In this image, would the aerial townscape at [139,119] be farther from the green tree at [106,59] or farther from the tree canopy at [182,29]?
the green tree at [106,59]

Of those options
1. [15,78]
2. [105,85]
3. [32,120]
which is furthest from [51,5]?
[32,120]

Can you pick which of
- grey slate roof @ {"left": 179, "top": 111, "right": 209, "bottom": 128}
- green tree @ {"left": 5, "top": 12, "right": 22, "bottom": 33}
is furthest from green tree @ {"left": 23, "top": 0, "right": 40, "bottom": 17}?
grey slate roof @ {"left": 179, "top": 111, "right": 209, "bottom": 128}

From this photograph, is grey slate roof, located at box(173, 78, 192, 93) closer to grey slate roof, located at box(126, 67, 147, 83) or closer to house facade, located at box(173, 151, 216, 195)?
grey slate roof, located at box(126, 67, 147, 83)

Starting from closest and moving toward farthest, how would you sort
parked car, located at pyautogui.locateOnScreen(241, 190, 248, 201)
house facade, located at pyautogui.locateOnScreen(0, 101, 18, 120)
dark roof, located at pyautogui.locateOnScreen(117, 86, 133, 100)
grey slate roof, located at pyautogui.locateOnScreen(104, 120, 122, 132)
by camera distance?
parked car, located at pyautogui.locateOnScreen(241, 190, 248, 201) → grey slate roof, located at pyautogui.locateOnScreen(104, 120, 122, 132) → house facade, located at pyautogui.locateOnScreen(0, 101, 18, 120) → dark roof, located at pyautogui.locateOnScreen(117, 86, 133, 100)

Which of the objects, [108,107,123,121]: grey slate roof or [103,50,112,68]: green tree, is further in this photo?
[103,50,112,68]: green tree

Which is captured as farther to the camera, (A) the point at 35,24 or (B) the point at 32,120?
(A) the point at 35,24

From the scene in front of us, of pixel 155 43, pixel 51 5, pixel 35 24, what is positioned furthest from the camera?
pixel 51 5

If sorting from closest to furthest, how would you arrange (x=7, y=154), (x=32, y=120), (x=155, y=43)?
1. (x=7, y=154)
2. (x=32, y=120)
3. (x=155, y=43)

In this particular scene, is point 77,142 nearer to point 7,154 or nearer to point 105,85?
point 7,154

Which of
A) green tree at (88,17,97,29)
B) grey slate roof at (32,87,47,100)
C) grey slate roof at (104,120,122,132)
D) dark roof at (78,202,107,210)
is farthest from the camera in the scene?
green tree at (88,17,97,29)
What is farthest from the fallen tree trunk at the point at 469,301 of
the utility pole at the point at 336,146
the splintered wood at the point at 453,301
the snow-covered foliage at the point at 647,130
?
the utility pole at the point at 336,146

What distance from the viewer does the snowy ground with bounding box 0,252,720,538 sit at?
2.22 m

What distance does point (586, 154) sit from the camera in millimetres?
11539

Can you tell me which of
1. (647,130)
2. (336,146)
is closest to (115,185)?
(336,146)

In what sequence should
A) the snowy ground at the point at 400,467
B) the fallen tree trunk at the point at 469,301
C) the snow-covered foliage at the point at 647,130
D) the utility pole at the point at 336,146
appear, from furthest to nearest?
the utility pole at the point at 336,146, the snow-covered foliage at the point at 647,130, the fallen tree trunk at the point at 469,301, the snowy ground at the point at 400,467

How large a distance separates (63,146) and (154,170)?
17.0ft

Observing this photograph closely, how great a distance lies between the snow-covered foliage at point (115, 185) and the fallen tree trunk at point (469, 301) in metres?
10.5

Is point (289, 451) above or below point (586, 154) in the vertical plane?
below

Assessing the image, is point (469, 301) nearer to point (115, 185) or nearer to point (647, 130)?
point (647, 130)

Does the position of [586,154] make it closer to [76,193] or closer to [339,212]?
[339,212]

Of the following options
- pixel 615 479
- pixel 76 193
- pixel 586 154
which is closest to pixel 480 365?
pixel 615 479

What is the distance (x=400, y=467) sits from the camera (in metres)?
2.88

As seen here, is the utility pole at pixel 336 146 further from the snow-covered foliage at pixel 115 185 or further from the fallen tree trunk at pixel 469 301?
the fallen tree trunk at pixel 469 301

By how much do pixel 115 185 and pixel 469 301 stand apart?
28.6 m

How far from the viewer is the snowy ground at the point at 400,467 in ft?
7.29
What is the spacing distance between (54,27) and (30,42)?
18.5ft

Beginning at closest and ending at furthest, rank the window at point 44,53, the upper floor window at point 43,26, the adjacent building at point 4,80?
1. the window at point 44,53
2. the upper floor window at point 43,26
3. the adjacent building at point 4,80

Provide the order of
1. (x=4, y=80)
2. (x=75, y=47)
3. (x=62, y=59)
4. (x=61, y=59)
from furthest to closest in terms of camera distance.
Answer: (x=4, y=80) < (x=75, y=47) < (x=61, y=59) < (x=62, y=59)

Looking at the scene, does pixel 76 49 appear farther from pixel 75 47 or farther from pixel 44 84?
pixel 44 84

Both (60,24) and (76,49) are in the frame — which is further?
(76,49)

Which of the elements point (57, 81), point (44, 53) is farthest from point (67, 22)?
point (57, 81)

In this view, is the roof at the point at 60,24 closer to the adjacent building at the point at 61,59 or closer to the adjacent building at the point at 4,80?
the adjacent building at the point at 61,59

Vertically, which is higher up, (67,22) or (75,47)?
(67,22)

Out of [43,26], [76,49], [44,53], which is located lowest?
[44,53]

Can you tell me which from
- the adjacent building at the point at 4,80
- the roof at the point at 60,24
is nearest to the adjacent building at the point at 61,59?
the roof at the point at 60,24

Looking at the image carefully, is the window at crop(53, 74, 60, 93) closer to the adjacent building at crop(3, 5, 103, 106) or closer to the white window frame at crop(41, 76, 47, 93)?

+---+

TASK PROMPT: Reproduce every one of the records above word for word, changing nothing.

COMPLETED EXERCISE:
In this image, would the aerial townscape at [139,119] be farther from the green tree at [106,59] or farther from the tree canopy at [182,29]?
the green tree at [106,59]

Of those options
1. [15,78]
2. [105,85]
3. [32,120]
which is furthest from [51,5]?
[32,120]

Can you pick which of
- grey slate roof @ {"left": 179, "top": 111, "right": 209, "bottom": 128}
- green tree @ {"left": 5, "top": 12, "right": 22, "bottom": 33}
is furthest from green tree @ {"left": 23, "top": 0, "right": 40, "bottom": 17}?
grey slate roof @ {"left": 179, "top": 111, "right": 209, "bottom": 128}

From this photograph, is grey slate roof, located at box(173, 78, 192, 93) closer to grey slate roof, located at box(126, 67, 147, 83) or closer to house facade, located at box(173, 151, 216, 195)?
grey slate roof, located at box(126, 67, 147, 83)

Starting from closest and moving toward farthest, how would you sort
parked car, located at pyautogui.locateOnScreen(241, 190, 248, 201)
house facade, located at pyautogui.locateOnScreen(0, 101, 18, 120)
dark roof, located at pyautogui.locateOnScreen(117, 86, 133, 100)
grey slate roof, located at pyautogui.locateOnScreen(104, 120, 122, 132)
by camera distance?
parked car, located at pyautogui.locateOnScreen(241, 190, 248, 201) → grey slate roof, located at pyautogui.locateOnScreen(104, 120, 122, 132) → house facade, located at pyautogui.locateOnScreen(0, 101, 18, 120) → dark roof, located at pyautogui.locateOnScreen(117, 86, 133, 100)

Which of the objects, [108,107,123,121]: grey slate roof or [103,50,112,68]: green tree, is further in this photo?
[103,50,112,68]: green tree

Which is captured as farther to the camera, (A) the point at 35,24 or (B) the point at 32,120?
(A) the point at 35,24

From the scene in front of us, of pixel 155 43, pixel 51 5, pixel 35 24, what is positioned furthest from the camera?
pixel 51 5

If sorting from closest to furthest, how would you arrange (x=7, y=154), (x=32, y=120), (x=155, y=43)?
1. (x=7, y=154)
2. (x=32, y=120)
3. (x=155, y=43)

In this particular scene, is point 77,142 nearer to point 7,154 or nearer to point 105,85?
point 7,154

Which of
A) green tree at (88,17,97,29)
B) grey slate roof at (32,87,47,100)
C) grey slate roof at (104,120,122,132)
D) dark roof at (78,202,107,210)
is farthest from the camera in the scene?
green tree at (88,17,97,29)
What is farthest from the fallen tree trunk at the point at 469,301 of
the utility pole at the point at 336,146
the splintered wood at the point at 453,301
the snow-covered foliage at the point at 647,130
?
the utility pole at the point at 336,146

What distance from the viewer does the snowy ground with bounding box 0,252,720,538 sit at?
2.22 m

What distance does point (586, 154) sit from the camera in millimetres?
11539

Can you tell me which of
1. (647,130)
2. (336,146)
is closest to (115,185)?
(336,146)

In what sequence should
A) the snowy ground at the point at 400,467
B) the fallen tree trunk at the point at 469,301
C) the snow-covered foliage at the point at 647,130
D) the utility pole at the point at 336,146
appear, from furthest to nearest?
the utility pole at the point at 336,146, the snow-covered foliage at the point at 647,130, the fallen tree trunk at the point at 469,301, the snowy ground at the point at 400,467

How large a distance separates (63,146) and (154,170)?
17.0ft

Observing this photograph closely, how great a distance lies between the snow-covered foliage at point (115, 185) and the fallen tree trunk at point (469, 301) in metres?
10.5

Is point (289, 451) above or below point (586, 154) in the vertical plane?
below

Assessing the image, is point (469, 301) nearer to point (115, 185) or nearer to point (647, 130)?
point (647, 130)

Does the position of [586,154] make it closer to [76,193] or closer to [339,212]?
[339,212]

Of the following options
- pixel 615 479
- pixel 76 193
- pixel 586 154
which is closest to pixel 480 365?
pixel 615 479

What is the distance (x=400, y=467) sits from the camera (in metres)?
2.88

As seen here, is the utility pole at pixel 336 146 further from the snow-covered foliage at pixel 115 185 or further from the fallen tree trunk at pixel 469 301?
the fallen tree trunk at pixel 469 301

By how much do pixel 115 185 and pixel 469 301 stand apart?
28.6 m

How far from the viewer is the snowy ground at the point at 400,467 in ft?
7.29
What is the spacing distance between (54,27) and (30,42)?
18.5ft

Beginning at closest and ending at furthest, rank the window at point 44,53, the upper floor window at point 43,26, the adjacent building at point 4,80?
1. the window at point 44,53
2. the upper floor window at point 43,26
3. the adjacent building at point 4,80

Provide the order of
1. (x=4, y=80)
2. (x=75, y=47)
3. (x=62, y=59)
4. (x=61, y=59)
from furthest to closest in terms of camera distance.
Answer: (x=4, y=80) < (x=75, y=47) < (x=61, y=59) < (x=62, y=59)

Looking at the scene, does pixel 76 49 appear farther from pixel 75 47 or farther from pixel 44 84?
pixel 44 84

Both (60,24) and (76,49) are in the frame — which is further?
(76,49)

Which of the elements point (57, 81), point (44, 53) is farthest from point (67, 22)?
point (57, 81)

In this view, is the roof at the point at 60,24 closer to the adjacent building at the point at 61,59 or closer to the adjacent building at the point at 4,80?
the adjacent building at the point at 61,59

Vertically, which is higher up, (67,22) or (75,47)?
(67,22)

Out of [43,26], [76,49], [44,53], which is located lowest?
[44,53]

Can you tell me which from
- the adjacent building at the point at 4,80
- the roof at the point at 60,24
is nearest to the adjacent building at the point at 61,59?
the roof at the point at 60,24

Looking at the image carefully, is the window at crop(53, 74, 60, 93) closer to the adjacent building at crop(3, 5, 103, 106) or closer to the white window frame at crop(41, 76, 47, 93)?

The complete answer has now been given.